Tout tremblant, Chobo se tenait blotti contre les jambes de Shoshana. Il n’aimait pas ça du tout quand le Dr Marcuse était en colère.
Silverback s’efforçait de lire sous le soleil aveuglant. Il tendit brusquement le document à Shoshana.
— Jetez un coup d’œil au milieu de la page, lui dit-il. Elle examina le document à travers ses verres teintés.
— « Dans l’intérêt de l’animal…» « La procédure standard dans les cas de ce genre est de…»
— Un peu plus bas, dit sèchement Marcuse.
— Ah, bon, d’accord, hem… oh… oh ! «… et comme l’animal affiche un comportement manifestement atypique pour un membre de l’espèce P. troglodytes aussi bien que P. paniscus, et eu égard à l’extrême urgence écologique de préserver la pureté d’une espèce en danger, il sera immédiatement procédé à une double… (Elle eut du mal à déchiffrer le mot inhabituel)… orchidectomie. » (Elle releva les yeux.) Qu’est-ce que c’est que ça ?
— Cela signifie une castration, dit Dillon qui semblait horrifié. Ils ne vont pas se contenter de pratiquer une vasectomie, ils vont s’assurer que le processus sera irréversible.
Shoshana sentit la bile lui monter à la gorge. Chobo se rendait compte que quelque chose n’allait pas. Il lui tendait les bras pour qu’elle le serre contre lui.
— Mais… mais comment peuvent-ils envisager une chose pareille ? demanda-t-elle. Pour quelle raison veulent-ils faire ça ?

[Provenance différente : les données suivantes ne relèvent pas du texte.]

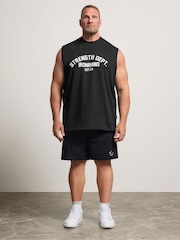 BadRhino Big & Tall Black IronRhino Strength Vest - Image 2 of 7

Marcuse haussa ses énormes épaules.
— Qui saurait le dire ? Dillon intervint.
— Je crois qu’ils ont tout simplement peur. Un accident s’est produit il y a bien des années, quand les bonobos et les chimpanzés ont passé une nuit ensemble – et maintenant, ils voient que quelque chose… je crois que nous pouvons aussi bien le dire : quelque chose de beaucoup plus intelligent est né de ces circonstances fortuites. (Il secoua la tête d’un air triste.) Ah, bon sang… Nous avons été bien naïfs de croire que le monde accueillerait avec enthousiasme un événement de ce genre.